Bianca “Famous Red” Watt, the film’s Jamaican-born, Bronx-based queen, flaunts her plus-size form as a point of confidence in her explosive dance moves, not a cause of shame. In the film’s trailer (above), she’s seen gorgeously posing on the beach in a red bikini, giving approximately zero fucks about hiding. It’s a brazen kind of positive body image and, yes, sexuality that American popular culture could stand to normalize.

“Bianca said to me, ‘When you’re in Jamaica, you can be fat, you can be skinny,’” McKenna says. “A couple of the other girls [in the film] said this too — people there don’t look at fat girls and say, ‘You can’t do anything,’ like they do here [in America]. They have another word to describe them. When she’s in Jamaica, Bianca calls herself ‘fluffy.’ There’s this cute scene where she’s walking around the competition introducing herself to people, and she says, ‘I’m gonna win this year, a fluffy can bend up too’ — as in, fat girls can dance too.”

Despite the apparent differences between these women (as well as the film’s final character, Italy’s popular Alessandra “AleVanille” Traversari), McKenna found that there was virtually no girl-on-girl enmity among the competitors. “I tried to drum up a ton of drama because I thought I should, but it did not work,” she says. “I thought that they would be more cutthroat, more drama during the competition. I had this real reality TV line of questioning for them, and they kept answering me in this funny way, like, ‘Uhhh no, she’s a great dancer, I love her, she did this one move last year that was awesome!’ I thought, too, that the Jamaicans would say, for example, ‘Oh, the Japanese need to get out of town, they’re gonna take over the contest.’ But it was more like, ‘The Japanese dancers are great! They get the routines down, they’re the most choreographed, and they are always so polite.’ Then you ask the Japanese about the Jamaicans and they say, ‘Oh, the Jamaicans are so cool! We have mad respect for them because they started this whole thing, and we’ll never be as cool as them.’ So everyone’s just super reverent and respectful.”

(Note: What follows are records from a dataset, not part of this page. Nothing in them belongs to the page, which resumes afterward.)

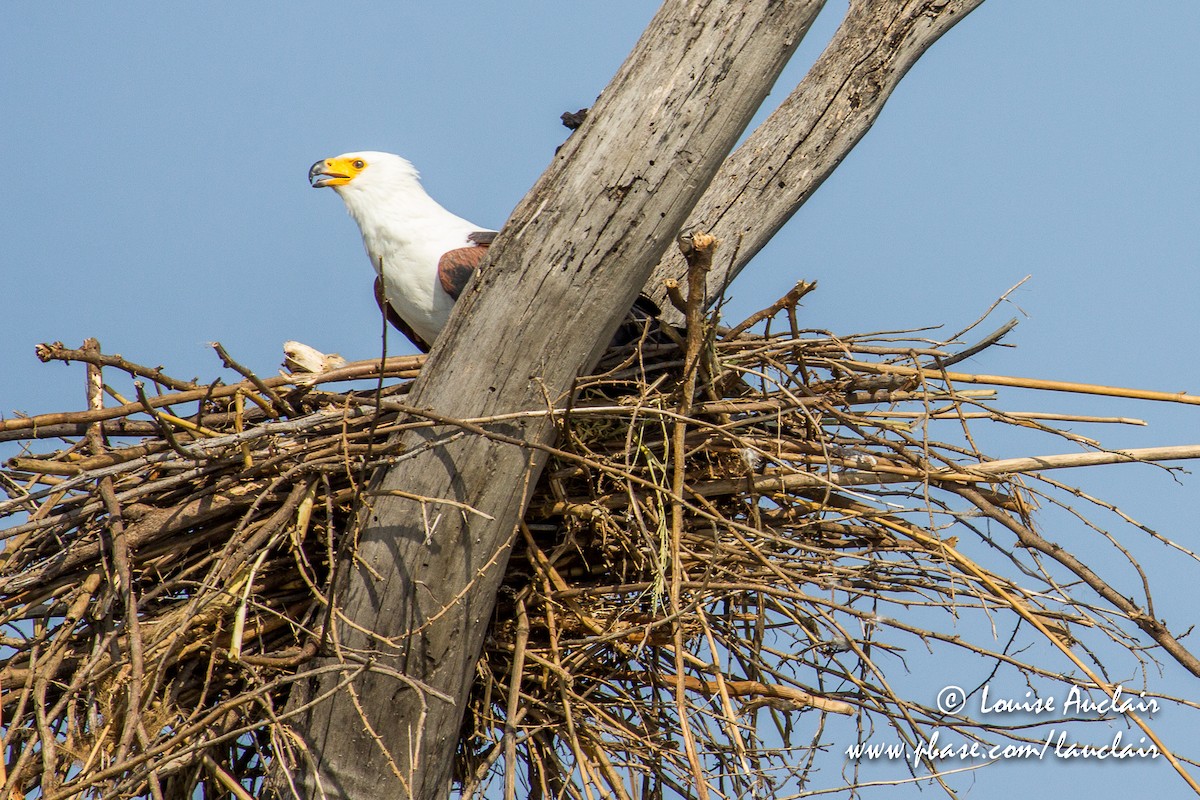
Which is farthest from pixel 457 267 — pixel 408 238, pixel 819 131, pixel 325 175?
pixel 819 131

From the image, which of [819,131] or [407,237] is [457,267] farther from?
[819,131]

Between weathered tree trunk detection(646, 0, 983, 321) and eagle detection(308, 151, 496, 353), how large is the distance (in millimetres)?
772

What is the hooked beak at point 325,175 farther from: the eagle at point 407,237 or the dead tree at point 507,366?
the dead tree at point 507,366

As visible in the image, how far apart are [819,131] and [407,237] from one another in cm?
167

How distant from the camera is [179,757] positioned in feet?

Japanese Dancehall Queen Pinky, who appears in “Bruk Out!” (photo by Cori McKenna)

McKenna found that the dancehall queens she followed weren’t just open to each other — they were among the most welcoming, least judgmental subculture she’s ever encountered. “They’re easily accessible, they want people to follow them on Facebook — they want to be local celebrities, basically,” McKenna says. “So that makes a lot of sense that they would see cameras and want to be on your TV show or whatever you’re filming. What did surprise me, as we were getting deeper with each of the girls, is that while they’re used to promoting themselves, they’re not used to talking about themselves in an intimate way. So I think they really needed it, in some way. People will ask them, ‘Where do you go dancing? What’re the cool clubs? What do you wear?’ And I’m asking them what their father did, and how they feel about their body image.”

But McKenna seems to need the raunchy, emboldened queens of Bruk Out! as much as they may need an outlet to explain themselves. “Something happened when I started listening to dancehall and seeing these girls,” she says. “I’ll never be able to dance like that, but there’s something about it. I get excited, I get that feeling in my chest: ‘I have to move, I have to dance.'”

The Bruk Out! Kickstarter campaign ends November 13.